While traditional therapy does happen on the camps, Dawson sees the bush itself as the healer.

“Papatūānuku is the therapist,” he says. “The outdoors is a wonderful place to feel calm and to reflect. It’s very peaceful. The kids now know that the bush and nature – that green space – is always there. It’s a place for them to go when they need some reflection time. We help the process and guide the kids’ reflections, but the land is the teacher.”

The physical challenge is also important though. “Achieving something you thought you couldn’t do is a big thing,” says Dawson. “And then being able to apply that to other aspects of your life so that every time you have a challenge, you know you can overcome it and have a more positive perspective.”

Picking up her son at the end of his adventure therapy camp, was a nervous moment for Beckie Marshall. But she couldn’t have been prouder.

“I was so happy when I saw him, and I noticed changes straight away,” she says. “His confidence levels were so much higher. He was just this cool, calm, confident kid who wanted to tell us everything that had happened.”

Marshall says Rylan’s big achievement wasn’t so much in coping with the outdoors, but going with a group of people he didn’t know well. Rylan might have entered the bush under duress, but he emerged a changed person and was “over the moon”.

Recently, the group met up again to go caving. Reunions like this and ongoing support from Whenua Iti is essential for lasting positive change.
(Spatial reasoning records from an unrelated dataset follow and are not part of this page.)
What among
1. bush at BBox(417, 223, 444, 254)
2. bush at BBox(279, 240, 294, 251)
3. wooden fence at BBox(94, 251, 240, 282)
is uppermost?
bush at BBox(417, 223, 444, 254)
“When I saw Rylan again, I saw a young man who could look me in the eye,” says Dawson. “He had a positive and optimistic outlook on life. He was engaging. It was wonderful to see.”

Rylan still wears a friendship bracelet he made on the camp and his mum is still hearing stories from the great adventure.

“I’m better friends with all those kids now,” says Rylan. “We really clicked and I feel like I’ve known them forever. I’d definitely recommend this experience to anyone.”